>>>>
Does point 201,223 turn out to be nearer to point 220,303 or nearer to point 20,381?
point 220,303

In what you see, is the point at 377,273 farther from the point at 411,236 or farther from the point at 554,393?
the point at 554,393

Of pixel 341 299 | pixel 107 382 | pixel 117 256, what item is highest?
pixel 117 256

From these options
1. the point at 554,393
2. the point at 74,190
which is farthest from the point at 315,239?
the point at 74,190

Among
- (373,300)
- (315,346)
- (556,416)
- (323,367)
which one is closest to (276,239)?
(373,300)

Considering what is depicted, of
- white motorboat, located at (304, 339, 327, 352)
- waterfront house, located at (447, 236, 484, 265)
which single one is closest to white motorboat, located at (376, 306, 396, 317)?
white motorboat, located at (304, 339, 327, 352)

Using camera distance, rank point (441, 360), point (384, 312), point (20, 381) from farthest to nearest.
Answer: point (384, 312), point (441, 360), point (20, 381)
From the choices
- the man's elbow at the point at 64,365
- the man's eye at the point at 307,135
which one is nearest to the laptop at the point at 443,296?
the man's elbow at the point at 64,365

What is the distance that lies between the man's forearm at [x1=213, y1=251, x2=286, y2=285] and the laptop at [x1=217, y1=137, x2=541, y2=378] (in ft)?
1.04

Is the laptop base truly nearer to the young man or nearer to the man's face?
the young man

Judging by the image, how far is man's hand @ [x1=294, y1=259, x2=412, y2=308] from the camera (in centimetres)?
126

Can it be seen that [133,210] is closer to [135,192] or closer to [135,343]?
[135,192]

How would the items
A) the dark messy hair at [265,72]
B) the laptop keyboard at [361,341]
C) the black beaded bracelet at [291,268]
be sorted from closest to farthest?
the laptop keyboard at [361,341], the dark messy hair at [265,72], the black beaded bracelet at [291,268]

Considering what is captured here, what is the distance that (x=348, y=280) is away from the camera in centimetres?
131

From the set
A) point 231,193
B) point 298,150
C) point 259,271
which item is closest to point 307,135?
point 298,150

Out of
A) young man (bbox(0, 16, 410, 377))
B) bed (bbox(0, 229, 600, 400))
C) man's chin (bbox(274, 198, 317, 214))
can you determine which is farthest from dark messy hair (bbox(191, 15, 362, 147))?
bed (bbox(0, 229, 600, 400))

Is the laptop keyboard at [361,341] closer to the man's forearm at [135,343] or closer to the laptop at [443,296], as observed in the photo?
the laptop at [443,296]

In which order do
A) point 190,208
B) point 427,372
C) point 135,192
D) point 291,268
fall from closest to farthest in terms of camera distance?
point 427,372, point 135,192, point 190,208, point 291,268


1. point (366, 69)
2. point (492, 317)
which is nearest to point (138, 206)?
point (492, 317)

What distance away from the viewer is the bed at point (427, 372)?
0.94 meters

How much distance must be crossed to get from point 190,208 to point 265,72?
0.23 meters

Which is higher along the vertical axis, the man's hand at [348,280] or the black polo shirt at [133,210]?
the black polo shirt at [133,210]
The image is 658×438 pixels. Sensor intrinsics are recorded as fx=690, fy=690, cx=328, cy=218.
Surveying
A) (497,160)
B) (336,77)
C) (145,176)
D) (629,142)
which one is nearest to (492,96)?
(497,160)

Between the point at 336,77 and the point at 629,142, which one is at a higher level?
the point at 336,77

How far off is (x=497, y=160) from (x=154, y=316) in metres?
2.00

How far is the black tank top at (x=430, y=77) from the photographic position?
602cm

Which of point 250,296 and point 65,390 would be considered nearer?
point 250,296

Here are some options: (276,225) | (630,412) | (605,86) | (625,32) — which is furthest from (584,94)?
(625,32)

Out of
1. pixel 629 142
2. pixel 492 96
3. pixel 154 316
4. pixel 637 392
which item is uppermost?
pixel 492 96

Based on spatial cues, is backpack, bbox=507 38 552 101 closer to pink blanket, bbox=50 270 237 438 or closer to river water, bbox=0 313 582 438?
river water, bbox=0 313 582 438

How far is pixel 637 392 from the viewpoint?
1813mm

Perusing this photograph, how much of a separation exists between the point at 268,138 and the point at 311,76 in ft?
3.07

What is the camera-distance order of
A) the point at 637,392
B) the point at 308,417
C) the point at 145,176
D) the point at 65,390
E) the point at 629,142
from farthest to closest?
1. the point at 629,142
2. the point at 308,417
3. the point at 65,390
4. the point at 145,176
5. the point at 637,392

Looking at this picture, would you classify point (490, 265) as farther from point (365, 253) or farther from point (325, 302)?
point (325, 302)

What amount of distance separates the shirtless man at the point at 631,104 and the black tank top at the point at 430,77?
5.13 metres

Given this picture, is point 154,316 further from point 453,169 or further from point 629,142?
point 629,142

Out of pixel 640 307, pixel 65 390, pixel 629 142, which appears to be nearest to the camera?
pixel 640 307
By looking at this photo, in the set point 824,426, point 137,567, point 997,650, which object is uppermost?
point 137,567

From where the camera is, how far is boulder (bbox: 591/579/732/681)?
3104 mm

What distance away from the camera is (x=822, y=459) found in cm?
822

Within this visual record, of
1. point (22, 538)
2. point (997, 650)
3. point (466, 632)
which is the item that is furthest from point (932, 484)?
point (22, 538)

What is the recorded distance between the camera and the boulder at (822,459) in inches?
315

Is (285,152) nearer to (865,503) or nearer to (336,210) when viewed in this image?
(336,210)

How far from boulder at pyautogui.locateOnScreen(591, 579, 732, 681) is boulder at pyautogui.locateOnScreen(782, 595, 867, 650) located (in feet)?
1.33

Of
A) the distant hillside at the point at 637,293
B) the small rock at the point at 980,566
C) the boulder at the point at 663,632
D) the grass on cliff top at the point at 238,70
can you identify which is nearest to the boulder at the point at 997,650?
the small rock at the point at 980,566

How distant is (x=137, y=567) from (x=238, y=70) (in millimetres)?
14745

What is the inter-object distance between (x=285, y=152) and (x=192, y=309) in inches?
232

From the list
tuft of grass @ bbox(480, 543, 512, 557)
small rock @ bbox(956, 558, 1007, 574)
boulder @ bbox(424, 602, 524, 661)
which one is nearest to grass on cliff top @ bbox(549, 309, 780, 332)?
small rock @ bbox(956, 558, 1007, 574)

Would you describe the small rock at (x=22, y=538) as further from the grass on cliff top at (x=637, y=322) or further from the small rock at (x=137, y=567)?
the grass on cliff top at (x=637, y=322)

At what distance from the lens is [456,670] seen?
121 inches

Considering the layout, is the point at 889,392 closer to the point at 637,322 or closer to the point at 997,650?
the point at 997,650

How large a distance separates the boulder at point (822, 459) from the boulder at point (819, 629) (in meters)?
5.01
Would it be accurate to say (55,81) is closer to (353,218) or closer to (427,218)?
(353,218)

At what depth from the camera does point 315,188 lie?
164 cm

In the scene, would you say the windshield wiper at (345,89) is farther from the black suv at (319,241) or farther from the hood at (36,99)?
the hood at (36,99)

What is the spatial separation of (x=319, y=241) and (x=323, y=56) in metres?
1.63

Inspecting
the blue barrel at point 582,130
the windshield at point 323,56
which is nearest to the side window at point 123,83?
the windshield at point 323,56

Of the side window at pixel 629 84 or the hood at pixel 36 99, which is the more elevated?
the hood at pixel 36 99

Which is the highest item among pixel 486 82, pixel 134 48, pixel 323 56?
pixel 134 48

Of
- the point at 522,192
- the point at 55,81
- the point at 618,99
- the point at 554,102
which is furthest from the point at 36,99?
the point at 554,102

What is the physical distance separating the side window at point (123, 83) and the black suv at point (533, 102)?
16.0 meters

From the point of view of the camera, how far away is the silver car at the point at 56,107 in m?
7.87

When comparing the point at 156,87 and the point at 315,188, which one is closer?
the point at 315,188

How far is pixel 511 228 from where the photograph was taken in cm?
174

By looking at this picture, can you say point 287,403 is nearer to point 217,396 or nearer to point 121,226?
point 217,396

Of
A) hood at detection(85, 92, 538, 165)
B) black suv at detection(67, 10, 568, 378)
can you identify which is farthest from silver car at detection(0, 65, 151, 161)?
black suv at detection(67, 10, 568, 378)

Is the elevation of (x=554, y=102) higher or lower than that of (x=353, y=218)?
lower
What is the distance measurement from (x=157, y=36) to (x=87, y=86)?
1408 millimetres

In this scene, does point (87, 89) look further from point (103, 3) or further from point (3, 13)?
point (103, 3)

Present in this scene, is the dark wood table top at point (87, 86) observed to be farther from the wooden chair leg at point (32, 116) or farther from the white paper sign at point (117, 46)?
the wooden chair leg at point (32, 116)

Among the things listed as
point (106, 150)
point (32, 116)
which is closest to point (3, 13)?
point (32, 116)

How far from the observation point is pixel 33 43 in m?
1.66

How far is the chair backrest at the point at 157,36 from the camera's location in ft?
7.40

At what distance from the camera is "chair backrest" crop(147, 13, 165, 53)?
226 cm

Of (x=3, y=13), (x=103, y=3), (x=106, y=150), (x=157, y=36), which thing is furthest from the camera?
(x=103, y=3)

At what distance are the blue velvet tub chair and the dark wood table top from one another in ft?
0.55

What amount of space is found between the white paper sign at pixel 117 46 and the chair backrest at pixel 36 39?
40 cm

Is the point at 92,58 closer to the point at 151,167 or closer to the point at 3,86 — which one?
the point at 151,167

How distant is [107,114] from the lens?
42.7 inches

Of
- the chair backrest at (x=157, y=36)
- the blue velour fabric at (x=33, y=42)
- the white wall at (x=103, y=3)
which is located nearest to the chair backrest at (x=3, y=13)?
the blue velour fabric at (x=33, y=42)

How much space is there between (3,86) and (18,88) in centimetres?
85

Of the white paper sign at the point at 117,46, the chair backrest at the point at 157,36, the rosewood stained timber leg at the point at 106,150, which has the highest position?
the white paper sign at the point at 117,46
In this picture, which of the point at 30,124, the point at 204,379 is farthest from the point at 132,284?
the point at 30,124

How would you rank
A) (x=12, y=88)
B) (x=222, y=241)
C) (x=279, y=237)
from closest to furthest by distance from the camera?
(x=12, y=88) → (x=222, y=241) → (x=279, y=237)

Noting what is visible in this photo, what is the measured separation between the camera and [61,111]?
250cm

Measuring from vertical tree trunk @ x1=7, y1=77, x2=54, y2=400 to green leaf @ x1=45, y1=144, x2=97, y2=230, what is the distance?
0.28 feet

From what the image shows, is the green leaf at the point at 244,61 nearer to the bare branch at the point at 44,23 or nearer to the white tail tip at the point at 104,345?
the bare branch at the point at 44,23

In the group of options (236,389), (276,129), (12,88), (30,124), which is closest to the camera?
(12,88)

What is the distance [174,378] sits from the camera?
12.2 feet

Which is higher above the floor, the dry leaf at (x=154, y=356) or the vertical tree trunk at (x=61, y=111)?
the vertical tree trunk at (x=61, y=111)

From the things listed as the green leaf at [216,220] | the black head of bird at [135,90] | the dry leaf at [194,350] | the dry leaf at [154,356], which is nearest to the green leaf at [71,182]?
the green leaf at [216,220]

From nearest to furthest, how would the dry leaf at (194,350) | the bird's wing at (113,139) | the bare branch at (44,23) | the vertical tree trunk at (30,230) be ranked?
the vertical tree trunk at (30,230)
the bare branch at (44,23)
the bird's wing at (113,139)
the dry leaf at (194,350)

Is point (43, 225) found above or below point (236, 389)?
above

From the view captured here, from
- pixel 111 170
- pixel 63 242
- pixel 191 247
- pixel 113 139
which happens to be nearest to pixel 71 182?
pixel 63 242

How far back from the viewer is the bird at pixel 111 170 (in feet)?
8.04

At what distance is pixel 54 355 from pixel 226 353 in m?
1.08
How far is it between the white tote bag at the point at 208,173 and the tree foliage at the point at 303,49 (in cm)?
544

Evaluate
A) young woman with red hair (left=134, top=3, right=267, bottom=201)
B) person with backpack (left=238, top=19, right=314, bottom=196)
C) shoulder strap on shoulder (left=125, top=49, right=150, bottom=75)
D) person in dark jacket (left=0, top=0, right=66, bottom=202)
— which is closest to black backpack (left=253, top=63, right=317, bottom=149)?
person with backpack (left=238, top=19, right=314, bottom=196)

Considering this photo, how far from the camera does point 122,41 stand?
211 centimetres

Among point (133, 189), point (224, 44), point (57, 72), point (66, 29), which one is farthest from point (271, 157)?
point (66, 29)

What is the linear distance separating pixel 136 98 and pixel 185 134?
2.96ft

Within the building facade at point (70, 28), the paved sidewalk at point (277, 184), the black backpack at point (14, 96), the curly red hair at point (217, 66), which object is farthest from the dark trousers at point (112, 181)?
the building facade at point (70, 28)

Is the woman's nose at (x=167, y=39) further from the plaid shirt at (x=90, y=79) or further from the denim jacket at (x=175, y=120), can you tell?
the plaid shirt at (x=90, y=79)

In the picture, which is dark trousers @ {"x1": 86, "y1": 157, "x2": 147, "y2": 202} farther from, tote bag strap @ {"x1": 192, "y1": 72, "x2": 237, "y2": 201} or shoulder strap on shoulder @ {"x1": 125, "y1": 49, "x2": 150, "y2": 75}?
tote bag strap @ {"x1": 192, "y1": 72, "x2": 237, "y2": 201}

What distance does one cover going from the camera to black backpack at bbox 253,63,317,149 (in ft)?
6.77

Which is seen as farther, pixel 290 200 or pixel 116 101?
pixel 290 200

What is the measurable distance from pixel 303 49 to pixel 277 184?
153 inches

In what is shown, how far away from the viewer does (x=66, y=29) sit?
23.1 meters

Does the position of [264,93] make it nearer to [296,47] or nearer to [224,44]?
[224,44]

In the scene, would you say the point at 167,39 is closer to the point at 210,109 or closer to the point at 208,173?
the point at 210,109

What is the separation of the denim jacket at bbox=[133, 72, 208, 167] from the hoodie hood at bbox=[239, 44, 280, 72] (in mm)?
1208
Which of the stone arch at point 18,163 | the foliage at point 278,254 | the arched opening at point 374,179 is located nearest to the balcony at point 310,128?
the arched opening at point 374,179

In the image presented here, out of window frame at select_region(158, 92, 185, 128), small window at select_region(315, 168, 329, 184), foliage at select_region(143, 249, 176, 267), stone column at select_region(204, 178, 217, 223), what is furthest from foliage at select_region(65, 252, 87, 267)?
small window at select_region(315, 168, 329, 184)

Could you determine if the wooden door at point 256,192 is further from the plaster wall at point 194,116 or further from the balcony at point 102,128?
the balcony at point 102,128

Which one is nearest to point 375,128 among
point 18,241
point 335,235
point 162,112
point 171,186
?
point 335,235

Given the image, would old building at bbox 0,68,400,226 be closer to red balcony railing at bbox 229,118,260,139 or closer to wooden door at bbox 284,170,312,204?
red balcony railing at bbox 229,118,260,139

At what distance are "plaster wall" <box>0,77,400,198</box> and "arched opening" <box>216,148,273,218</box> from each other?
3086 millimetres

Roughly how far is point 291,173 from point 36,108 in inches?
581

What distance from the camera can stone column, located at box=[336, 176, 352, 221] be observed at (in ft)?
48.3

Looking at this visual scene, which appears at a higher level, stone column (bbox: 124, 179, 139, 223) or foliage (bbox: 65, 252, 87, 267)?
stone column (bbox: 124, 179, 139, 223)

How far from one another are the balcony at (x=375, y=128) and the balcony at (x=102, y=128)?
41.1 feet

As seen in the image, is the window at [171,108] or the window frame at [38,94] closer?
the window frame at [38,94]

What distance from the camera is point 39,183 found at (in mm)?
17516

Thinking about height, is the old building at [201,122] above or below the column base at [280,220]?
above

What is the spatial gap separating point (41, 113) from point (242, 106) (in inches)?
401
<<<<
__INSTRUCTIONS FOR THE TASK__
Return exactly, and only, the line containing "What is the separation" and every line after it through the end of the material.

__FINAL RESULT__
What is the separation of the denim jacket at bbox=[133, 72, 208, 167] from the hoodie hood at bbox=[239, 44, 280, 72] (in mm)?
1208
Which of the stone arch at point 18,163 | the foliage at point 278,254 | the arched opening at point 374,179 is located nearest to the balcony at point 310,128?
the arched opening at point 374,179

In the image presented here, out of window frame at select_region(158, 92, 185, 128), small window at select_region(315, 168, 329, 184), foliage at select_region(143, 249, 176, 267), stone column at select_region(204, 178, 217, 223), what is furthest from foliage at select_region(65, 252, 87, 267)?
small window at select_region(315, 168, 329, 184)

Could you determine if the wooden door at point 256,192 is further from the plaster wall at point 194,116 or further from the balcony at point 102,128?
the balcony at point 102,128

Which one is nearest to point 375,128 among
point 18,241
point 335,235
point 162,112
point 171,186
?
point 335,235

Given the image, would old building at bbox 0,68,400,226 be closer to red balcony railing at bbox 229,118,260,139 or closer to wooden door at bbox 284,170,312,204?
red balcony railing at bbox 229,118,260,139

At what distance are "plaster wall" <box>0,77,400,198</box> and "arched opening" <box>216,148,273,218</box> from each other?
3086 millimetres

Roughly how far is point 291,173 from point 36,108 in inches?
581

What distance from the camera can stone column, located at box=[336, 176, 352, 221] be observed at (in ft)?
48.3

Looking at this visual scene, which appears at a higher level, stone column (bbox: 124, 179, 139, 223) or foliage (bbox: 65, 252, 87, 267)?
stone column (bbox: 124, 179, 139, 223)

How far from one another are the balcony at (x=375, y=128) and the balcony at (x=102, y=128)?
41.1 feet

As seen in the image, is the window at [171,108] or the window frame at [38,94] closer?
the window frame at [38,94]

What distance from the camera is point 39,183 found at (in mm)?
17516

Thinking about height, is the old building at [201,122] above or below the column base at [280,220]?
above

What is the spatial gap separating point (41, 113) from point (242, 106) (in inches)?
401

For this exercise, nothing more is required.